What was new, I believe, is the offer of "persistent human monitoring."

Meanwhile, Barbara Slavin of Al Monitor asserts that "After months of increasingly ominous war talk by the United States, Israel and Iran, there are intriguing signs of potential diplomatic progress over Iran’s nuclear program." She cites Chuck Hagel, Trita Parsi and Vali Nasr asserting that back channel communication is taking place between the U.S. and Iran, and finds these additional "subtle signs of reduced tension":
  • On March 5, Iran’s Supreme Court ordered the retrial of a former US Marine, an Iranian-American named Amir Hekmati, who had been sentenced to death after being convicted of working for the CIA.
  • On March 13, the US deported back to Iran an Iranian arms dealer, Amir Hossein Ardebili, who had been arrested in 2007 in a sting operation in the Republic of Georgia.
  • The US Treasury Department has begun an investigation into a former governor of Pennsylvania, Ed Rendell, on charges that he took money from the Mujahedin-e Khalq (MEK), an Iranian opposition group that is on the US State Department list of terrorist organizations. Rendell is among a number of high profile former US officials who have spoken in favor of taking the MEK off the terrorist list. That the Obama administration has not yet done so is another signal to Tehran, which despises the group and blames it for assassinations and other attacks in Iran.

:: Source data ::
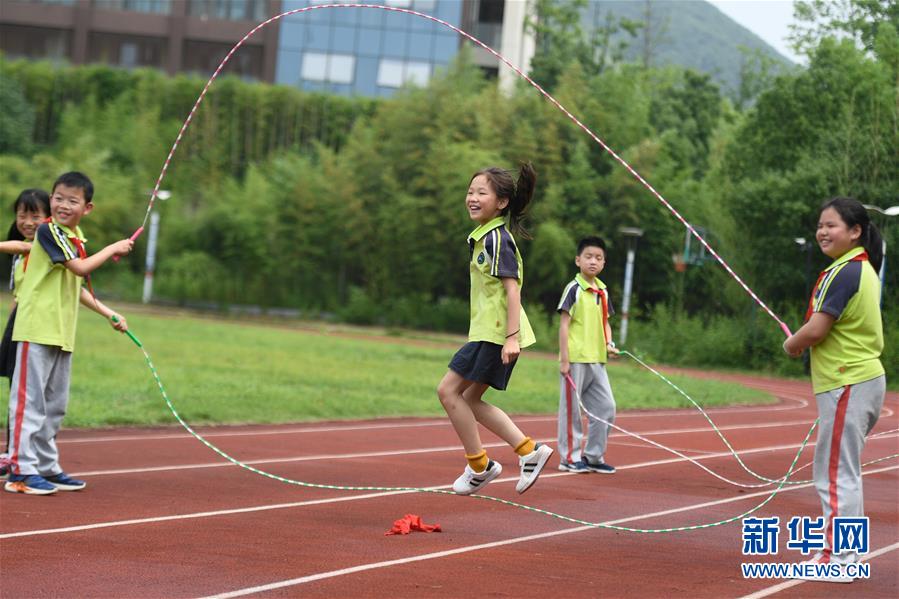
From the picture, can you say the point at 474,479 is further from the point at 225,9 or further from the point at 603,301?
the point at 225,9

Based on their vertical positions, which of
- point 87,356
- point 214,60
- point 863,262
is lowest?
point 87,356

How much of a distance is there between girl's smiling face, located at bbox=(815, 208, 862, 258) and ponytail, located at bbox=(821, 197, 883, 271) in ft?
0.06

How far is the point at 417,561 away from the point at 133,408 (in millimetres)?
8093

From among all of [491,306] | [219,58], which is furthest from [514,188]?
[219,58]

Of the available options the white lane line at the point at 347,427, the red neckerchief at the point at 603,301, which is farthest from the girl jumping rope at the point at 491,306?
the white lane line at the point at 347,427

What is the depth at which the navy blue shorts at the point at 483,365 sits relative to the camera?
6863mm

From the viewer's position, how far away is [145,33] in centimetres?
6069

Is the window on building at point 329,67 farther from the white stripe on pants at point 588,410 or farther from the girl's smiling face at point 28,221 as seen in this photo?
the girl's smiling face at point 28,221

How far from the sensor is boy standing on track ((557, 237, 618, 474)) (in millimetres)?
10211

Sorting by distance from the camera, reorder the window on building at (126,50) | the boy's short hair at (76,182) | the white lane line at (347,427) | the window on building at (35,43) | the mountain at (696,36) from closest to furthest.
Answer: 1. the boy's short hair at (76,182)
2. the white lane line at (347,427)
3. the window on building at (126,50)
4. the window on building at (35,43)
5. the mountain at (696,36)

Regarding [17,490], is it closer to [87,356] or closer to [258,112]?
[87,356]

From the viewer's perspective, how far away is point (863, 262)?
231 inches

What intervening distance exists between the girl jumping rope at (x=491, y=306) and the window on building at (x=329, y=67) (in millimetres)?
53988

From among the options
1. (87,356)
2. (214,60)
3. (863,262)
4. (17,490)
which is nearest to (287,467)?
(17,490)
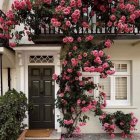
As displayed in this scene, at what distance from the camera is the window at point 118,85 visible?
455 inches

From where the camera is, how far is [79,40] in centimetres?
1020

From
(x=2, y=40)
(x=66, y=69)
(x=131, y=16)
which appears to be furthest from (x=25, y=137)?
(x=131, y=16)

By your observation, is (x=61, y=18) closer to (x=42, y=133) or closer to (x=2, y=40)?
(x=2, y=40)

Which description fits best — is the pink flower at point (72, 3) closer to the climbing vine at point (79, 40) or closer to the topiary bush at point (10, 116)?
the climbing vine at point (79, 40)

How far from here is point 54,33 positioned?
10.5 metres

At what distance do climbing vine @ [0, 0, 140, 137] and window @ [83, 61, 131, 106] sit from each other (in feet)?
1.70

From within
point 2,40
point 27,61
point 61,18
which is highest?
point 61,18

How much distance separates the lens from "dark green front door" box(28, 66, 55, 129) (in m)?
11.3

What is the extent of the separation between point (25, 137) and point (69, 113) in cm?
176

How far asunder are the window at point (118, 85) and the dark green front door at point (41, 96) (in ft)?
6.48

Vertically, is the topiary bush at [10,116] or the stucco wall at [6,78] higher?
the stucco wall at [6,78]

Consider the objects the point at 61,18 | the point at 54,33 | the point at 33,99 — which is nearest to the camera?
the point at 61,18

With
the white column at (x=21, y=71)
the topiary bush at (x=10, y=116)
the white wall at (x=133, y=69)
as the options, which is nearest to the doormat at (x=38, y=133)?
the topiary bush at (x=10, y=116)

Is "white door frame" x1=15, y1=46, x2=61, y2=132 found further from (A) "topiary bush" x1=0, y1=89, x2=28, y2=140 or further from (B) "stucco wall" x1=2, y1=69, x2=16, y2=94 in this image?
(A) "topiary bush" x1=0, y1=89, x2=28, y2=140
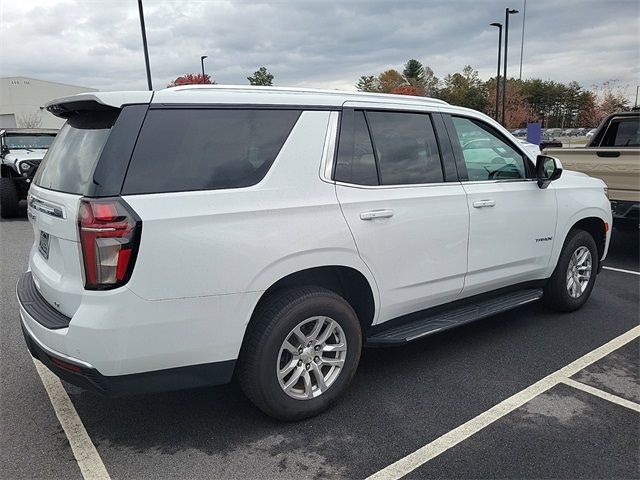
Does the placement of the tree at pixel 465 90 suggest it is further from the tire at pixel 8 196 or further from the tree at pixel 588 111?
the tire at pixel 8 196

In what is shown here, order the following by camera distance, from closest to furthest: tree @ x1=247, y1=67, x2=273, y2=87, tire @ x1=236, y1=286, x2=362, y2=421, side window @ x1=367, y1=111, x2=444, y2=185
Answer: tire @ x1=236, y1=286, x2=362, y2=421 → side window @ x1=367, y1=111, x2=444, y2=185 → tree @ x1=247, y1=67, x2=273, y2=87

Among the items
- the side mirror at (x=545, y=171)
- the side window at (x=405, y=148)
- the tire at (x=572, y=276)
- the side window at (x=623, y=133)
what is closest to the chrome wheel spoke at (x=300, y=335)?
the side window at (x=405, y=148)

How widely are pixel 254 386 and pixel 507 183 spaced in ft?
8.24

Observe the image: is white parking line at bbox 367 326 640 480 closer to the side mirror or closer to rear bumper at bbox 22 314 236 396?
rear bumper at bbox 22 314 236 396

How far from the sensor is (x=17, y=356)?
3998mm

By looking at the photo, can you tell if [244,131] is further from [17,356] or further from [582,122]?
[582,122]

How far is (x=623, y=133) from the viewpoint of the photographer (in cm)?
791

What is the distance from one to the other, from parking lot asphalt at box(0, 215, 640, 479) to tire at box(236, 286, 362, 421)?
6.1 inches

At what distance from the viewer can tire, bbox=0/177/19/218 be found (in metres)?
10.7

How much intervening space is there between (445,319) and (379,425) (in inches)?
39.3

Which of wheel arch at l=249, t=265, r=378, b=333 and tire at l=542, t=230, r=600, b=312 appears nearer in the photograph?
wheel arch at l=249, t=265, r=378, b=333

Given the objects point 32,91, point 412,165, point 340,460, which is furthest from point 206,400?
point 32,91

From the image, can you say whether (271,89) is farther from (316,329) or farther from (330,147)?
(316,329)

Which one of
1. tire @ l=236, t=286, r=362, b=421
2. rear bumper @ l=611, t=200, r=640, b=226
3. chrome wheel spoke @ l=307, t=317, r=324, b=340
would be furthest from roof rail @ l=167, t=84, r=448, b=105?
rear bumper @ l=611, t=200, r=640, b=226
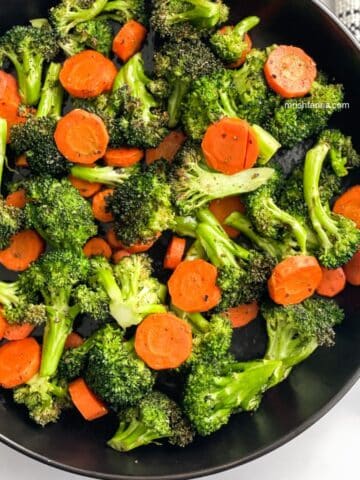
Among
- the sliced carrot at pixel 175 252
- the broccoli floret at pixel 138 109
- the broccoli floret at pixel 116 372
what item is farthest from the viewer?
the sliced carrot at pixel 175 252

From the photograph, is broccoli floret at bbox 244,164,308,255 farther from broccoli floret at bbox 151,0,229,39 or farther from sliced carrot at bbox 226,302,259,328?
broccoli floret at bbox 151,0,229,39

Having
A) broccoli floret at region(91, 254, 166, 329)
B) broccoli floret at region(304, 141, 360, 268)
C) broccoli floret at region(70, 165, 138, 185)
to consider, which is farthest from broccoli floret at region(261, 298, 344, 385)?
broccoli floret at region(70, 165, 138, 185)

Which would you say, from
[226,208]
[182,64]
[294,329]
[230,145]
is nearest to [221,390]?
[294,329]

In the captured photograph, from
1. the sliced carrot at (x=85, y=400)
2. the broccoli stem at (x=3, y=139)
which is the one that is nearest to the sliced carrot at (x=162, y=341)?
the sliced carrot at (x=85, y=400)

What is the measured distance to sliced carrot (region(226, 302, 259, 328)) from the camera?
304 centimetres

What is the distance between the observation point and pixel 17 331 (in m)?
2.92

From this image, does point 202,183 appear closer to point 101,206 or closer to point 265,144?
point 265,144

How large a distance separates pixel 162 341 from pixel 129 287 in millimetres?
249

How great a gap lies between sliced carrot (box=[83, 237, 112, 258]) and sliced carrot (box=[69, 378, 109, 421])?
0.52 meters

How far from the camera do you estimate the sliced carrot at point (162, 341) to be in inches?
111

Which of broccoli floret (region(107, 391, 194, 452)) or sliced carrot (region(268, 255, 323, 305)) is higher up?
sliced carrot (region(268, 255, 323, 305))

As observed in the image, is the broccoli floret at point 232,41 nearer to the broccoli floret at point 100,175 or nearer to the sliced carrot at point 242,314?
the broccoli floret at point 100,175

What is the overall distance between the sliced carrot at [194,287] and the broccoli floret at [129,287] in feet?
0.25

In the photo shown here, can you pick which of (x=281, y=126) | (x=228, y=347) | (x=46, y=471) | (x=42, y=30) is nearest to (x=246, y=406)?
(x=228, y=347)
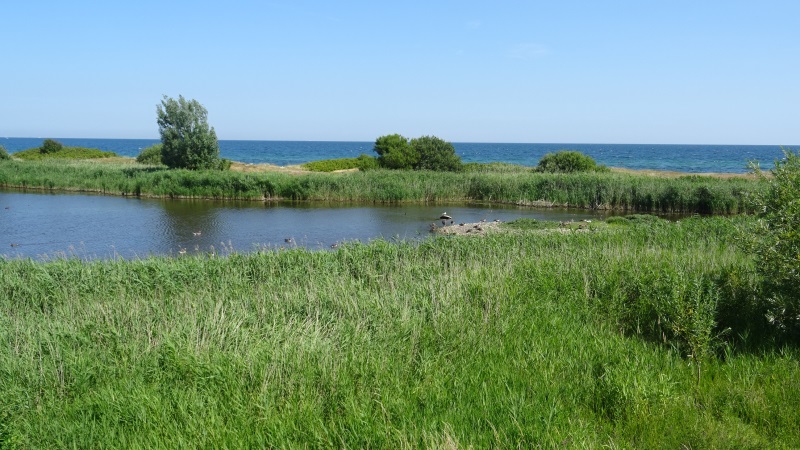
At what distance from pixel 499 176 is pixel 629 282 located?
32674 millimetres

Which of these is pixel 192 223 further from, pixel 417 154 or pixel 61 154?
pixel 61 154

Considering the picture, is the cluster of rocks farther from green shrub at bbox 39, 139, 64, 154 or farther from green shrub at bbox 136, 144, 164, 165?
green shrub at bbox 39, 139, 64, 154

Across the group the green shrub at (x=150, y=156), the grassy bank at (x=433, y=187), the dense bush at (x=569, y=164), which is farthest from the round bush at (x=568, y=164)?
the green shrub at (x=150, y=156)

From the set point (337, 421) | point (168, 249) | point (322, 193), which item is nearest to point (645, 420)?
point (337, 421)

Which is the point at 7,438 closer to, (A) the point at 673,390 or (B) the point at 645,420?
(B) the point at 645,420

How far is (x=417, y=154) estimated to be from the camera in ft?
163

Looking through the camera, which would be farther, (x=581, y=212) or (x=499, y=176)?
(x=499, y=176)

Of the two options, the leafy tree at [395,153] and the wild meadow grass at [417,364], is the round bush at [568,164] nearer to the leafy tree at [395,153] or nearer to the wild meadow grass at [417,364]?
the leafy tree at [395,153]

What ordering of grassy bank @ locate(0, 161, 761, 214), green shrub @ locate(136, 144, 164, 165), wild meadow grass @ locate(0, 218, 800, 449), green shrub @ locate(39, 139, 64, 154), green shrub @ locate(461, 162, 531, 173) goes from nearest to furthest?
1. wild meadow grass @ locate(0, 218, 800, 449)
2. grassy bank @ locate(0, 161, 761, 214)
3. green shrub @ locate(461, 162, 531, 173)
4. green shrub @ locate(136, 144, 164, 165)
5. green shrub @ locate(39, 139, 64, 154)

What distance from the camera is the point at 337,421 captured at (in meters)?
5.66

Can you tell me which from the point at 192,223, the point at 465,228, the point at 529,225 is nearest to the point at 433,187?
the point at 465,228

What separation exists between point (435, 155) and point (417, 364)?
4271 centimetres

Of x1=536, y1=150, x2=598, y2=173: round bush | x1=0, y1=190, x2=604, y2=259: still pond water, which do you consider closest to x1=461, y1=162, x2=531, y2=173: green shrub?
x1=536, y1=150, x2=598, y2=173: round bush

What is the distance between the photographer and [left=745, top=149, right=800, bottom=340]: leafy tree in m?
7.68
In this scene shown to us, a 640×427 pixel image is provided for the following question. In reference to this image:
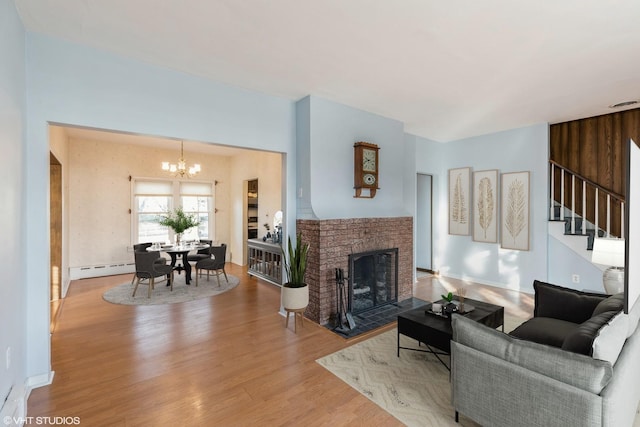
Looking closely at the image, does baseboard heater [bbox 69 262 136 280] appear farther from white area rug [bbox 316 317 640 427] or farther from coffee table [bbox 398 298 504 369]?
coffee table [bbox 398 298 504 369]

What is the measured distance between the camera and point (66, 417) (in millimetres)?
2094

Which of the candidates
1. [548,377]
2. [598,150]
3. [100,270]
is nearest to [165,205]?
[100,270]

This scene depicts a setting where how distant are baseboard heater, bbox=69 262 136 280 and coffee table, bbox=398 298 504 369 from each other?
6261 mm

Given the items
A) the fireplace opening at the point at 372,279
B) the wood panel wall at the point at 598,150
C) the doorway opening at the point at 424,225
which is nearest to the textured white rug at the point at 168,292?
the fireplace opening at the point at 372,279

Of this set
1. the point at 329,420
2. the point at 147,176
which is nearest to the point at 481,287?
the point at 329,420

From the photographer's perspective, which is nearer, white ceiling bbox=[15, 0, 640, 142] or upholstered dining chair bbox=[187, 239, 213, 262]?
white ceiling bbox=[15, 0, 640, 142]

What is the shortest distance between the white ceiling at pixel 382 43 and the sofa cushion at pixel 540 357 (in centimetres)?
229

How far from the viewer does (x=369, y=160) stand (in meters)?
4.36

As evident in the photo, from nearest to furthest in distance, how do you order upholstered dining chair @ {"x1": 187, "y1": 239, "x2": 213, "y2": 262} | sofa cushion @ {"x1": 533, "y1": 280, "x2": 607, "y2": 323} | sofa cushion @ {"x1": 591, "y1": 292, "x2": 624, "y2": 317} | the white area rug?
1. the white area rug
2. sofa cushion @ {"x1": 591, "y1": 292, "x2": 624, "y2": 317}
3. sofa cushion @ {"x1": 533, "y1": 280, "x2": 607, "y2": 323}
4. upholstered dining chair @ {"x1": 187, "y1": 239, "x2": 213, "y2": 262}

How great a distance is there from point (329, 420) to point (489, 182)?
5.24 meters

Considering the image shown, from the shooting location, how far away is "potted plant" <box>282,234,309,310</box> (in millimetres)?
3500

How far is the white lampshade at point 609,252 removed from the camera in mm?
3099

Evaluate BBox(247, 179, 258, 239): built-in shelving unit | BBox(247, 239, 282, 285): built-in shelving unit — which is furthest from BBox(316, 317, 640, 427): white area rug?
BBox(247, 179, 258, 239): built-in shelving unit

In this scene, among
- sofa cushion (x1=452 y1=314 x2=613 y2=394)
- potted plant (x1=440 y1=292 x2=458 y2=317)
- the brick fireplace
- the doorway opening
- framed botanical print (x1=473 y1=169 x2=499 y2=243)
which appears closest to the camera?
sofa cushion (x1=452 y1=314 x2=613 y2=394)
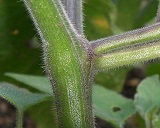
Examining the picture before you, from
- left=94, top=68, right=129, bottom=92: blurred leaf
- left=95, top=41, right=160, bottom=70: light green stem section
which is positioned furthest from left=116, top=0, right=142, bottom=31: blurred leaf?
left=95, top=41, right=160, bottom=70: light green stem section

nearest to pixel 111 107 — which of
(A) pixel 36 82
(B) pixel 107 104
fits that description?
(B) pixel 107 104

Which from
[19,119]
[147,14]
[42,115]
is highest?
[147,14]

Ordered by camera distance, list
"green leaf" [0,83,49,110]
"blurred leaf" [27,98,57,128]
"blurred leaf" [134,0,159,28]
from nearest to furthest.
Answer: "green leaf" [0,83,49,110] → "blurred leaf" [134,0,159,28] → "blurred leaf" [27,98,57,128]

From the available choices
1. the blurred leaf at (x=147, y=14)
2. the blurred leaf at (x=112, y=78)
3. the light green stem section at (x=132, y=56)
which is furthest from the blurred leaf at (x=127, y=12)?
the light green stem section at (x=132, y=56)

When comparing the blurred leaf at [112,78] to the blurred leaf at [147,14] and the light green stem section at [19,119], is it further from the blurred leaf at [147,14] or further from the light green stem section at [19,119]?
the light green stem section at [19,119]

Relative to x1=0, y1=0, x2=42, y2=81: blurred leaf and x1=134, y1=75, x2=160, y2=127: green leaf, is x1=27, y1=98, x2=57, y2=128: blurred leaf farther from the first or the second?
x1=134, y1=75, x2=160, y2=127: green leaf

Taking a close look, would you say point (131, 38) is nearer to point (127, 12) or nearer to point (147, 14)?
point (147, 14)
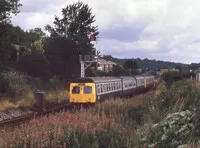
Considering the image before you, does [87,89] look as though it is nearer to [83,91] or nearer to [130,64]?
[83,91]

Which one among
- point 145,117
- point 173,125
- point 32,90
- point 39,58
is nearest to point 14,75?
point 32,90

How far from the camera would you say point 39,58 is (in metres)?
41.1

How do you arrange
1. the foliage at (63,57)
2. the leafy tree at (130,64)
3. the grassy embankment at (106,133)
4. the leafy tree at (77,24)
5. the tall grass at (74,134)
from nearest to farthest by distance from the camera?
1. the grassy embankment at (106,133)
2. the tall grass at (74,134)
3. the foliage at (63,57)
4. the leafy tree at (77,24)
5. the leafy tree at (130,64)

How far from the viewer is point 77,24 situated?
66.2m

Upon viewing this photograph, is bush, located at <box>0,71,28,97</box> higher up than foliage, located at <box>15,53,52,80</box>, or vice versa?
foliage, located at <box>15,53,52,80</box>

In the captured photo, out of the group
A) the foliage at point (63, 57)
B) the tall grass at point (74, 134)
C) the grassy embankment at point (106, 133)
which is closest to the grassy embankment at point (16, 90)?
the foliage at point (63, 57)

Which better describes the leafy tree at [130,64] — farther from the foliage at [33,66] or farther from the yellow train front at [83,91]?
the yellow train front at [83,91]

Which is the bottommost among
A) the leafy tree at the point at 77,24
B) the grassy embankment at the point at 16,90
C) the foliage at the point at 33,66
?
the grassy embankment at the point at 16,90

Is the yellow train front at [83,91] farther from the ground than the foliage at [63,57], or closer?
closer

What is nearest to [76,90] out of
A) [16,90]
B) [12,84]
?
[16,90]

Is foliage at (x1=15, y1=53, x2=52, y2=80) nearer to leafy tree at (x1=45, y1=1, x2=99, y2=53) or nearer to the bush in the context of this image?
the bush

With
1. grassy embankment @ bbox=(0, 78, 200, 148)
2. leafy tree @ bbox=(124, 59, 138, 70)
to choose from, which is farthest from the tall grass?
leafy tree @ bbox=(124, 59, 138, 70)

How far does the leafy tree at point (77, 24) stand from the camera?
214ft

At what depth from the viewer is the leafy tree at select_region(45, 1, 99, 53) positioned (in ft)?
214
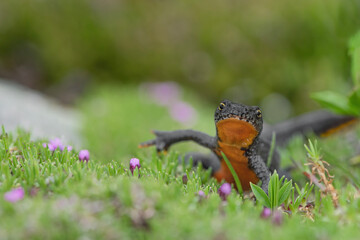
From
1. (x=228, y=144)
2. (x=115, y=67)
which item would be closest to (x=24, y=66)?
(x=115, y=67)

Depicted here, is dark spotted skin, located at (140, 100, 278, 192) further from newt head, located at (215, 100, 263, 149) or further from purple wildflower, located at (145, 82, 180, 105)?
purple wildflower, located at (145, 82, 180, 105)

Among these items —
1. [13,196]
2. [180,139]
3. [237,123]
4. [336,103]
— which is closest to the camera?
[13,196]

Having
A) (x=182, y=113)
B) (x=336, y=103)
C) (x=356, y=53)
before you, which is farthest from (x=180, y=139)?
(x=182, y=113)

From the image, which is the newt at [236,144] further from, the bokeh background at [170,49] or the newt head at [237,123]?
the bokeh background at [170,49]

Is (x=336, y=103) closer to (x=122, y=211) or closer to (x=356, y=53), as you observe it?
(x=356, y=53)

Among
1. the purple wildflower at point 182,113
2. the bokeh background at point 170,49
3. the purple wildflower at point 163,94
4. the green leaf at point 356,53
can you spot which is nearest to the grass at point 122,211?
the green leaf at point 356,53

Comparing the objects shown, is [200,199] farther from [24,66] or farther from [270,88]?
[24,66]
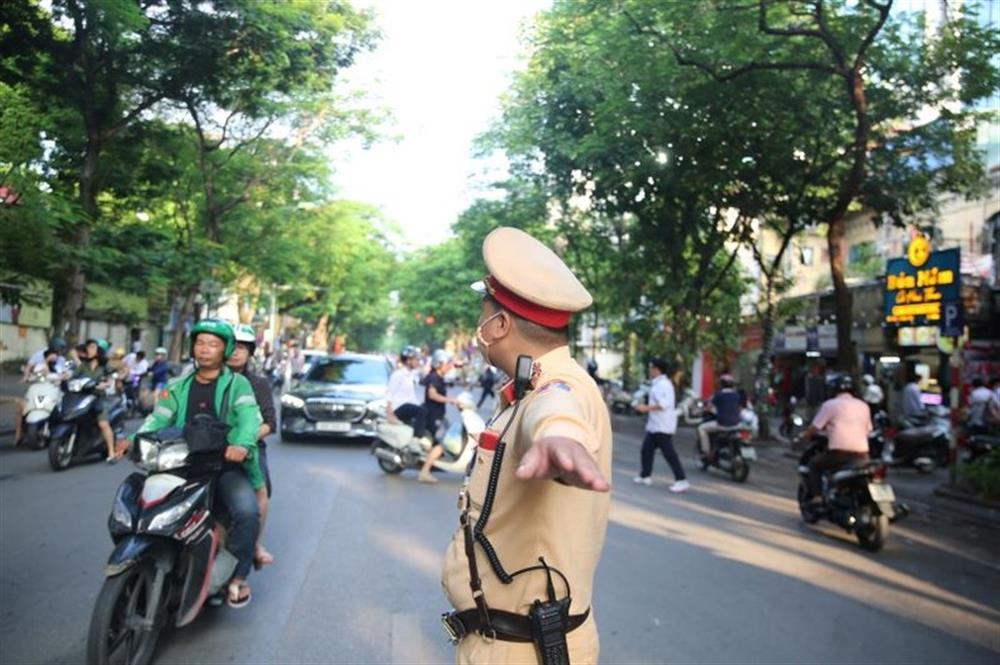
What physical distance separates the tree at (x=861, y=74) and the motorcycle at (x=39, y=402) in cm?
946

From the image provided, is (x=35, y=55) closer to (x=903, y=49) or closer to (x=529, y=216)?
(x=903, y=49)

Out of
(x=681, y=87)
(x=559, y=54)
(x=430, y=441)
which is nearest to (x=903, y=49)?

:: Exercise instructions ::
a) Reproduce the text on U.S.–Iran relations between "What was new, I" and "for the CIA.", inclusive.
b) Summarize the text on U.S.–Iran relations in two sentences.
c) Extend the text on U.S.–Iran relations, picking up after its final sentence.
The lines have no connection to the text on U.S.–Iran relations.

:: Task-by-task outputs ::
a)
What was new, I believe, is the offer of "persistent human monitoring."

Meanwhile, Barbara Slavin of Al Monitor asserts that "After months of increasingly ominous war talk by the United States, Israel and Iran, there are intriguing signs of potential diplomatic progress over Iran’s nuclear program." She cites Chuck Hagel, Trita Parsi and Vali Nasr asserting that back channel communication is taking place between the U.S. and Iran, and finds these additional "subtle signs of reduced tension":
  • On March 5, Iran’s Supreme Court ordered the retrial of a former US Marine, an Iranian-American named Amir Hekmati, who had been sentenced to death after being convicted of working for the CIA.

b) Barbara Slavin of Al Monitor asserts that after months of ominous war talk there are intriguing signs of potential diplomatic progress over Iran's nuclear program, and she cites Chuck Hagel, Trita Parsi and Vali Nasr as asserting that the U.S. and Iran are communicating through a back channel. She also points to Iran's Supreme Court ordering a retrial for Amir Hekmati, the U.S. deporting arms dealer Amir Hossein Ardebili to Iran, and a Treasury investigation into Ed Rendell over alleged money from the MEK.

c)
James Fallows keeps finding ominous signs pointing the other way. There is much to fear. But there are also at least some grounds to, as Andrew Sullivan likes to say, "know hope."

UPDATE 3/18: Semi-supporting Larijani's assertion that  "we are not after building nuclear weapons" is James Risen's long review in today's New York Times of U.S. intelligence on Iran's nuclear program, well summed up by one "former senior intelligence official" who says he has about 75 percent confidence that Iran has not restarted the nuclear weapons program that the National Intelligence Estimate of 2007 asserted had been suspended in 2003. Risen ends with a reaffirmation of that controversial conclusion:
Just as in 2010, new evidence about the Iranian nuclear program delayed the National Intelligence Estimate in 2007, the last previous assessment. Current and former American officials say that a draft version of the assessment had been completed when the United States began to collect surprising intelligence suggesting that Iran had suspended its weapons program and disbanded its weapons team four years earlier. 

The draft version had concluded that the Iranians were still trying to build a bomb, the same finding of a 2005 assessment. But as they scrutinized the new intelligence from several sources, including intercepted communications in which Iranian officials were heard complaining to one another about stopping the program, the American intelligence officials decided they had to change course, officials said. While enrichment activities continued, the evidence that Iran had halted its weapons program in 2003 at the direction of the supreme leader, Ayatollah Ali Khamenei, was too strong to ignore, they said.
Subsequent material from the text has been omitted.